A une cinquantaine de kilomètres au nord de Beni, elle s’est trouvée ralentie par un camion, visiblement accidenté, qui bloquait partiellement la route. Autour du camion se trouvaient quelques hommes habillés en uniformes FARDC. Croyant à un accident, la patrouille a ralenti pour vérifier si les civils à bord avaient besoin d’aide. C’est alors que les assaillants, déguisés en militaires congolais, ont lancé l’assaut. Des tirs nourris ont eu lieu pendant plus d’une demi-heure et la Monusco et l’armée congolaise ont immédiatement envoyé des renforts.

Selon un bilan délivré ce mercredi 6 mai par la Monusco, l'attaque a fait 5 morts et 13 blessés. « Deux militaires tanzaniens et trois civils congolais ont été tués, treize militaires tanzaniens sont blessés », a précisé à RFI le général Carlos Santos Cruz, chef d'état-major de la Monusco. Les civils congolais morts, le chauffeur et un homme, ont été  par les rebelles. Un bilan précédant faisait état de deux morts et dix blessés.
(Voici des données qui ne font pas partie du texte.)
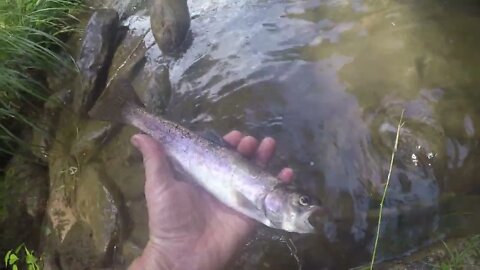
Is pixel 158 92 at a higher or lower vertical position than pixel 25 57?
lower

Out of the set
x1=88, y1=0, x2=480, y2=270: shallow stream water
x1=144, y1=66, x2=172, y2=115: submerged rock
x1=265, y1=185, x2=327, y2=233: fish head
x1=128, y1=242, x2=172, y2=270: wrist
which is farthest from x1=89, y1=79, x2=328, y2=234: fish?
x1=144, y1=66, x2=172, y2=115: submerged rock

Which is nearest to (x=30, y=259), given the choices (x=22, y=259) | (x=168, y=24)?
(x=22, y=259)

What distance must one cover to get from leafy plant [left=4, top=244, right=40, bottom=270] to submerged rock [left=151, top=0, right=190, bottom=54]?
1757 mm

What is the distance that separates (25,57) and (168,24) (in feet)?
3.62

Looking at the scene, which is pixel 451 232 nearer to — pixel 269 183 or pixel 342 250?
pixel 342 250

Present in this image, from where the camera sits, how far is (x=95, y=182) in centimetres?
329

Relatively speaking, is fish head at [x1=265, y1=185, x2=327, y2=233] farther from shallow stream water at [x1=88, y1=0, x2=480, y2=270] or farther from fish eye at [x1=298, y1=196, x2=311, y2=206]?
shallow stream water at [x1=88, y1=0, x2=480, y2=270]

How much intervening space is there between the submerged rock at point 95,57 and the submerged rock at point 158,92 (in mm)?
432

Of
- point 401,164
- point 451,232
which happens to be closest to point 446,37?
point 401,164

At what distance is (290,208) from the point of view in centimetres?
217

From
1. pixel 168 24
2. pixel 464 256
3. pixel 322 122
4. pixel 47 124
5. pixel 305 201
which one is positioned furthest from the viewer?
pixel 168 24

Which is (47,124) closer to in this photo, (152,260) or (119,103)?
(119,103)

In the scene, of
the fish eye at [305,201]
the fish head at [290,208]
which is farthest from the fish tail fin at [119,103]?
the fish eye at [305,201]

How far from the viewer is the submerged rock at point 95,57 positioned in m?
3.78
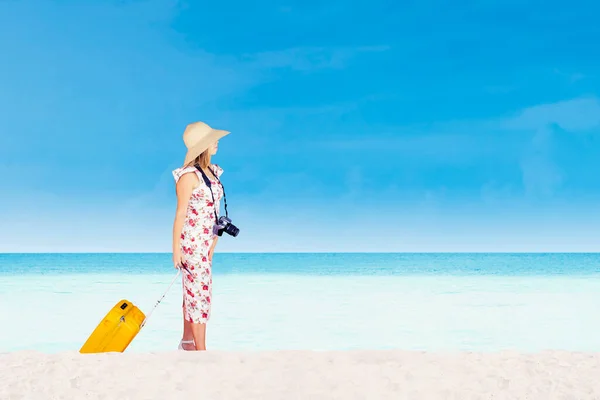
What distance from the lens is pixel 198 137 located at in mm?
4395

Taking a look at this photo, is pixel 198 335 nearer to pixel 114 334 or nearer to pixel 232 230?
pixel 114 334

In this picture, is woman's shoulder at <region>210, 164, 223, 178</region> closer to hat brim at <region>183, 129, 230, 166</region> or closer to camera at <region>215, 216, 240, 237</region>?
hat brim at <region>183, 129, 230, 166</region>

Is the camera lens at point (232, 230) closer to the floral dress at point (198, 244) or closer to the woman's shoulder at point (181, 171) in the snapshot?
the floral dress at point (198, 244)

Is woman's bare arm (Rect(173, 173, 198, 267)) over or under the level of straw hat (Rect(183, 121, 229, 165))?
under

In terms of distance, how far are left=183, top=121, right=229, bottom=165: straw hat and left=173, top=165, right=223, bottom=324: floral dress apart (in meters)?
0.10

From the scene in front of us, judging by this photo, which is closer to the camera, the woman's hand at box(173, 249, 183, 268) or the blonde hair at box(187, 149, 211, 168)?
the woman's hand at box(173, 249, 183, 268)

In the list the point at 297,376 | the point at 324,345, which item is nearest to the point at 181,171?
the point at 297,376

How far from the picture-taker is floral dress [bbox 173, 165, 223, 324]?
4297mm

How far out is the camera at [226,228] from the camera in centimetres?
436

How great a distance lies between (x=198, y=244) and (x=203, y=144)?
622 mm

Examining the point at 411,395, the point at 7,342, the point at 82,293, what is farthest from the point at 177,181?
the point at 82,293

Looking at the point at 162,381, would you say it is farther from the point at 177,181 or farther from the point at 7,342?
the point at 7,342

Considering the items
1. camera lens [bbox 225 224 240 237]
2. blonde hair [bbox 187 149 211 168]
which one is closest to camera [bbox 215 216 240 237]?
camera lens [bbox 225 224 240 237]

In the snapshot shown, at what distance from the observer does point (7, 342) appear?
7285 mm
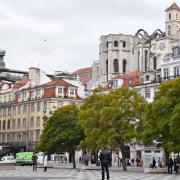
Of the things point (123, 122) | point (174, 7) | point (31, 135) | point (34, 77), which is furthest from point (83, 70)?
point (123, 122)

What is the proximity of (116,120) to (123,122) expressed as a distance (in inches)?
39.3

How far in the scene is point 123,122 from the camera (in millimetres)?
55188

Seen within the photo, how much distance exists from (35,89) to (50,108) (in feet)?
25.5

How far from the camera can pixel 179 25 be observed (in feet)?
522

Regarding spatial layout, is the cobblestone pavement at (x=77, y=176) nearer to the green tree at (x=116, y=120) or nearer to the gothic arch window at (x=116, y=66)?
the green tree at (x=116, y=120)

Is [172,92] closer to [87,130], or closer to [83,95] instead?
[87,130]

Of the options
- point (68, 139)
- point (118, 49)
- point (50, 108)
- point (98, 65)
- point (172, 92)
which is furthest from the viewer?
point (98, 65)

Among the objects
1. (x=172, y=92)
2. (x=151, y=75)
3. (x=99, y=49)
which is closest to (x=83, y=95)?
(x=151, y=75)

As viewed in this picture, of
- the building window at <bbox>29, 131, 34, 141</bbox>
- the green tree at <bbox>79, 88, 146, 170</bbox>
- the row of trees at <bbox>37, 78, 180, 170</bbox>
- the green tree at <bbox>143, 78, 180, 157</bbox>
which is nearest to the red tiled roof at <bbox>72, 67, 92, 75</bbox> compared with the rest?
the building window at <bbox>29, 131, 34, 141</bbox>

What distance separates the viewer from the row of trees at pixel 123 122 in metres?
50.7

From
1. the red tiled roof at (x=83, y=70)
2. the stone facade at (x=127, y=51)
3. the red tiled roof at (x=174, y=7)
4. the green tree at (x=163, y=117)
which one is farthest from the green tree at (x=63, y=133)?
the red tiled roof at (x=83, y=70)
Les Casques bleus patrouillaient seuls, car depuis mars les forces armées congolaises (FARDC) ont suspendu les opérations et les patrouilles communes avec la Monusco dans tout le Nord-Kivu. Cette attaque intervient un peu plus de 24 h après que l’hélicoptère du chef des forces armées onusiennes au Congo, se soit fait tirer dessus. Bien qu’il n’y ait aucune revendication pour l’instant, les Nations unies soupçonnent les rebelles ADF d’être responsables.

Sur Twitter, le chef de la Monusco Martin Kobler a fait part de sa « tristesse » et de « sa colère » suite à cette embuscade. C’est l’une des plus meurtrières depuis l’arrivée de la brigade d’intervention il y a deux ans en République démocratique du Congo.

Les FARDC ont eux aussi subi de lourdes pertes après une offensive menée contre ces rebelles ADF dans la nuit de dimanche à lundi. Bilan officiel : 16 ADF et 4 FARDC tués, mais selon la société civile l'offensive aurait fait près de 30 victimes dans les rangs de l'armée congolaise.